A set of functions to help performing cross-validation using different method (default=glm).

mcrBin: computing mis-classification rate for a probability prediction of a bi-level variable.

misMul: Mis-prediction for a multi-level factor response

misMulOH: returns the mis-predictions made for multiple-level response in one-hot format

mse: computes the mean squared deviation of the predictor from the actual value.

cvGlm: performing a K-fold cross-validation (using GLM method by default) on data for a model defined by formula.

Usage

mcrBin(yhat, y, cutoff = 0.5, FUN = mean)

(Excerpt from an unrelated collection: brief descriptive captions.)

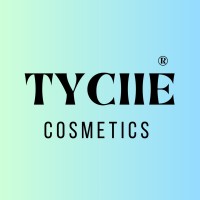 Tyciie Cosmetics logo - Similar company to Doctors Apothecary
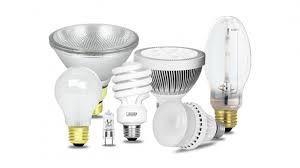 LED Products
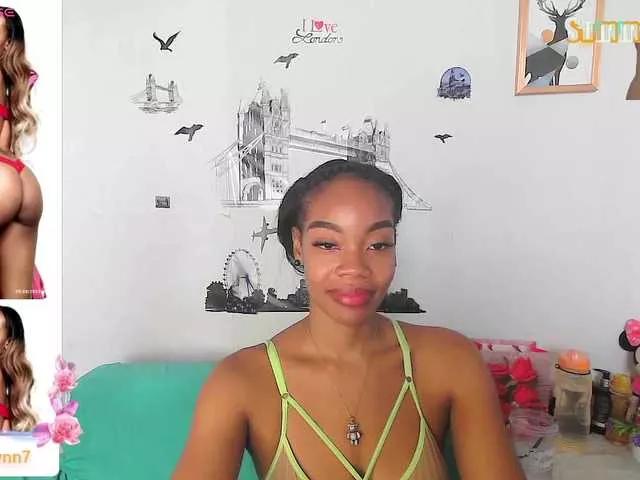 TamyLynn1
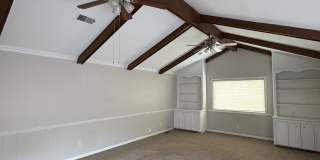 6609 Bluebird Dr Gallery 13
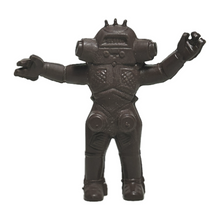 Cargar imagen en el visor de la galería, Ultraseven - King Joe - Eraser Figure - Keshigomu
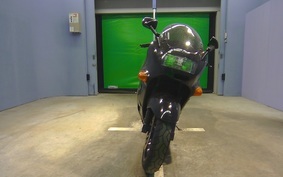 KAWASAKI ZZ1100 NINJA R 1990 ZXT10C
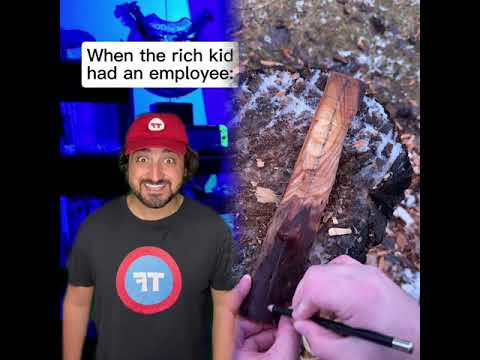 🍒🍉Best POVs Storytime 🍇🍑ASMR Drawing Story Time | POVs YouTube Compilations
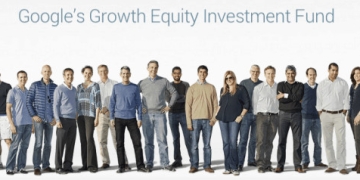 Google Capital Backs MapR, Affirms Hadoop Commitment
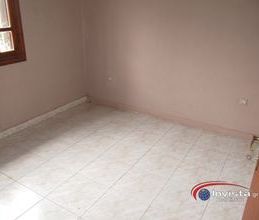 Μονοκατοικία για ενοικίαση - Βασιλικά, - Photo 6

misMul(yhat, y, FUN = mean)

misMulOH(yhat, y, FUN = mean)

mse(yhat, y)

cvGlm(
  formula,
  data,
  K = 10,
  cost = accBin,
  method = glm,
  predType = "response",
  FUN = mean,
  na.rm = TRUE,
  ...
)

Arguments

yhat: the predicted value
y: the actual value
cutoff: the value used to convert a probability into a 0/1 output. The default cutoff value is 0.5.
FUN: the function(s) used to calculate the summary of predictions. The default value is mean.
formula: the model formula in form of y~f(X), where y is the response and f(x) is a function of predictors in a vector X.
data: the dataset containing the response y and predictors X.
K: the number of folds to be used in the cross validation.
cost: the function that measures the accuracy or loss. The default value is acc function.
method: the method that fits the data to the formula and returns a model object. The default value is glm.
predType: is the type of prediction that is needed for the cost model to work properly. The default value is 'response'.
...: other parameters; all are passed to method function.

Value

mcrBin returns the rate of mis-predictions at cutoff level.

misMul returns the mis-prediction rate in a multi-level categorical variable.

mse returns the mean squared error (MSE) value for the predictions.

cvGlm returns an array of K calculated cost values computed for the train/test pairs generated from the data.